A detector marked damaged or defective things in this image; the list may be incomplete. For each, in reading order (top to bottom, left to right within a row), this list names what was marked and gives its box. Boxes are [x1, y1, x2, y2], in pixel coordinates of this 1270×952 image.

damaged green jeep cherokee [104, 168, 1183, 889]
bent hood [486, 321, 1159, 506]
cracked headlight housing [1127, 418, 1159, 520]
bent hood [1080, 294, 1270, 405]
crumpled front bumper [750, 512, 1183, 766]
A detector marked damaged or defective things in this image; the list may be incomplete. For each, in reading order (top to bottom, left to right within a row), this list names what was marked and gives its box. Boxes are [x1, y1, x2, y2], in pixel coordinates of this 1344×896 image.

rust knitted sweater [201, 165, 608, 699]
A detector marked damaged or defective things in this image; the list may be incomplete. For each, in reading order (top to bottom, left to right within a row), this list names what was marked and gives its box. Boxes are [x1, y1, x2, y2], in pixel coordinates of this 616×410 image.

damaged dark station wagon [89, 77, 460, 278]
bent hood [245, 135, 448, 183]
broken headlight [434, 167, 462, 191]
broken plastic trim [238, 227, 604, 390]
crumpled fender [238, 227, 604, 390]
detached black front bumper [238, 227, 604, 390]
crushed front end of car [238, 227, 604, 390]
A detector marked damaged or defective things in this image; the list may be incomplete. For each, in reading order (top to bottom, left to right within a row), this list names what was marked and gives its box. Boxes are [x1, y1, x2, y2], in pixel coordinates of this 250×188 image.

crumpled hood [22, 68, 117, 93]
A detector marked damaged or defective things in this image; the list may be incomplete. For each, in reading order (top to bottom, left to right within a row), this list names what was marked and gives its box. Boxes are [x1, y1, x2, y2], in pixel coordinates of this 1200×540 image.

....

The problem >>
Reproduce each line above exactly.

Exercise result >>
A detector marked damaged or defective things in this image; the list may be incomplete. For each, in reading order (top to bottom, left to right within a row), this list names what was marked and gives its box. Boxes are [x1, y1, x2, y2], in pixel coordinates of this 1270×952 image.

damaged green jeep cherokee [104, 168, 1183, 889]
bent hood [486, 321, 1159, 506]
cracked headlight housing [1127, 418, 1159, 520]
bent hood [1080, 294, 1270, 405]
crumpled front bumper [750, 512, 1183, 766]
A detector marked damaged or defective things in this image; the list may be incomplete. For each, in reading order (top to bottom, left to right within a row), this list names what was marked and gives its box. Boxes are [x1, y1, x2, y2], in pixel coordinates of this 1344×896 image.

rust knitted sweater [201, 165, 608, 699]
A detector marked damaged or defective things in this image; the list may be incomplete. For each, in reading order (top to bottom, left to right within a row), this list names what was marked and gives its box. Boxes are [x1, y1, x2, y2], in pixel coordinates of this 616×410 image.

damaged dark station wagon [89, 77, 460, 278]
bent hood [245, 135, 448, 183]
broken headlight [434, 167, 462, 191]
broken plastic trim [238, 227, 604, 390]
crumpled fender [238, 227, 604, 390]
detached black front bumper [238, 227, 604, 390]
crushed front end of car [238, 227, 604, 390]
A detector marked damaged or defective things in this image; the list may be incomplete. For each, in reading order (top to bottom, left to right within a row), this list names what was marked and gives its box. Boxes are [x1, y1, x2, y2], in pixel coordinates of this 250×188 image.

crumpled hood [22, 68, 117, 93]
A detector marked damaged or defective things in this image; the list may be incomplete. For each, in reading order (top to bottom, left to right within a row), this list names what was marked and gives its box. Boxes are [x1, y1, x2, y2], in pixel coordinates of this 1200×540 image.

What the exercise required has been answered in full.